How to Set Up Ollama as Private AI Coding Assistant

Running AI-powered code assistance locally gives you complete control over your data. When working with proprietary algorithms, internal APIs, or regulated codebases, sending context to cloud-based AI services may violate compliance requirements or security policies. Ollama provides a solution by running large language models directly on your machine, enabling intelligent code completion and assistance without any data leaving your local environment.

This guide walks through setting up Ollama as a private coding assistant, configuring it with appropriate models, and integrating it into your development workflow.

Installing Ollama

Ollama supports macOS, Linux, and Windows. The installation process is straightforward across all platforms.

macOS and Linux

Download and install Ollama using the official installation script:

curl -fsSL https://ollama.com/install.sh | sh

Verify the installation by checking the version:

ollama --version

Windows

Windows users can install Ollama through the Microsoft Store or by downloading the installer from the official website. After installation, restart your terminal to ensure the ollama command is available.

Selecting and Downloading Models

Ollama supports various models optimized for different tasks. For coding assistance, several models perform well:

CodeLlama: Designed specifically for code generation and understanding
DeepSeek-Coder: Strong performance on code completion and debugging
Qwen2.5-Coder: Balanced capabilities for coding tasks

Pull a model using the ollama pull command:

ollama pull codellama
ollama pull deepseek-coder

Check available models:

ollama list

Models download once and remain cached locally. The storage requirement varies by model—CodeLlama typically needs 3-8GB depending on the specific variant.

Model Comparison for Sensitive Codebases

Choosing the right model matters for both quality and performance. Here is how the leading local coding models compare on the metrics that matter most for private deployments:

Model	Size	RAM Required	Code Quality	Context Window	Best Use Case
CodeLlama 7B	3.8 GB	8 GB	Good	16K tokens	General completion
CodeLlama 13B	7.3 GB	16 GB	Very good	16K tokens	Complex refactoring
DeepSeek-Coder 6.7B	3.8 GB	8 GB	Very good	16K tokens	Multi-language support
Qwen2.5-Coder 7B	4.1 GB	8 GB	Excellent	32K tokens	Long-file edits
Qwen2.5-Coder 14B	8.2 GB	16 GB	Excellent	128K tokens	Large codebase tasks

For most sensitive-codebase scenarios, Qwen2.5-Coder 7B delivers the best quality-to-resource ratio. Its 32K token context window lets you paste entire files without truncation, which is critical when you cannot send code to a cloud API and need the model to see the full picture.

Running Ollama as a Local Server

By default, Ollama runs as a local server on port 11434. Start the server:

ollama serve

Keep this terminal window open, or run it in the background:

ollama serve &

The server listens on http://localhost:11434. All API calls remain local—no external network requests occur during model inference.

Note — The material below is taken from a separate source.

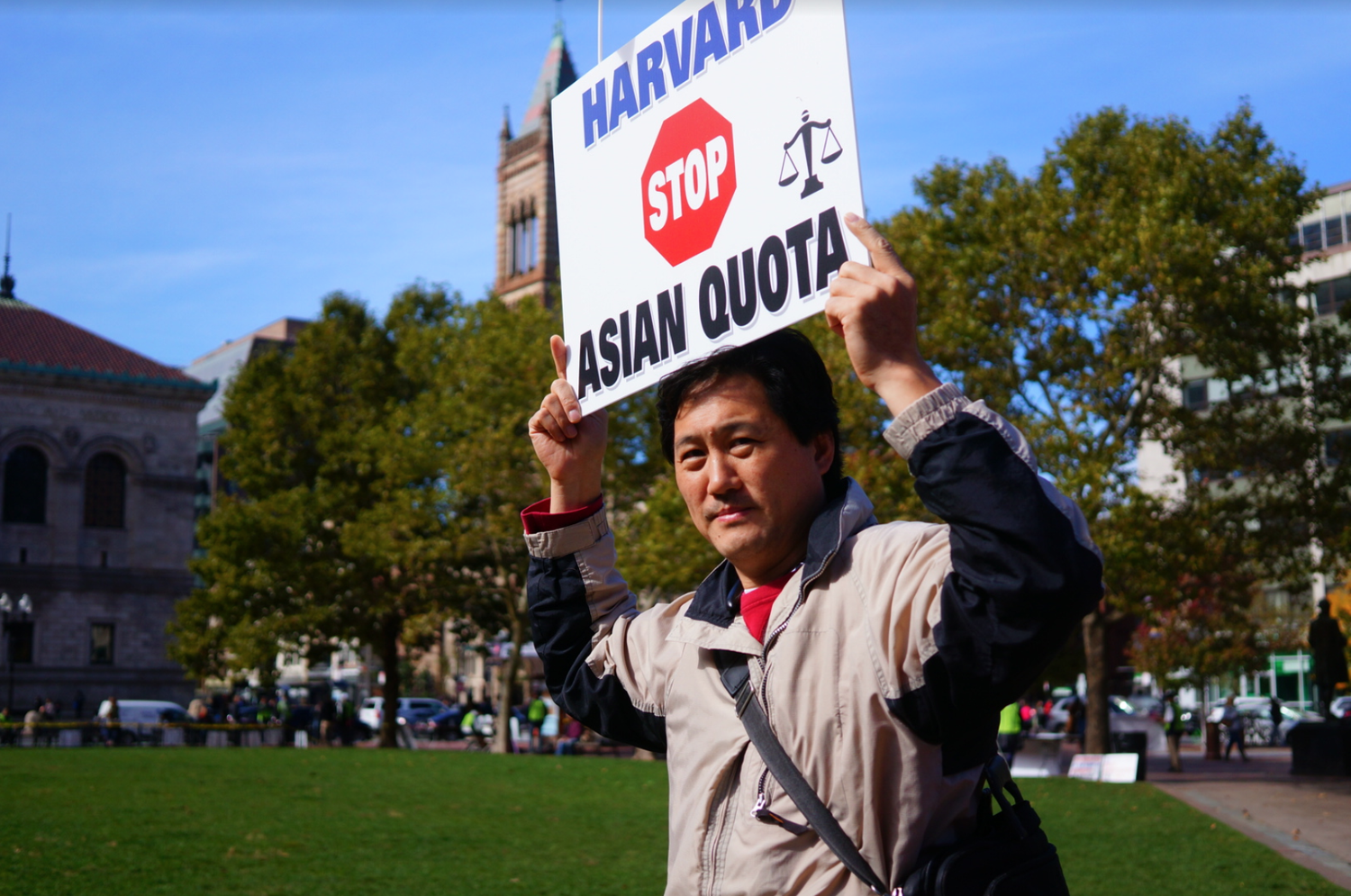 A protester at the pro-Students for Fair Admissions rally held in Copley Square Sunday. SFFA is suing Harvard over allegations it discriminates Asian-American applicants.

Integrating with Code Editors

Several editors support integration with local LLMs through Ollama.

VS Code

Install the Continue extension or Ollama extension from the VS Code marketplace. Configure the extension to connect to your local Ollama instance:

{
  "continue.enableTabAutocomplete": true,
  "continue.llm": {
    "provider": "ollama",
    "model": "codellama"
  }
}

Neovim

For Neovim users, the ollama.nvim plugin provides integration:

require("ollama").setup({
  host = "http://localhost:11434",
  model = "codellama",
  })

Zed Editor

Zed includes native Ollama support. Open settings and enable the Ollama integration:

{
  "ai": {
    "provider": "ollama",
    "model": "codellama"
  }
}

Using Ollama via Command Line

Beyond editor integration, you can interact with Ollama directly through the command line for quick queries:

ollama run codellama "Explain this function: function processData(input) { return input.map(x => x * 2); }"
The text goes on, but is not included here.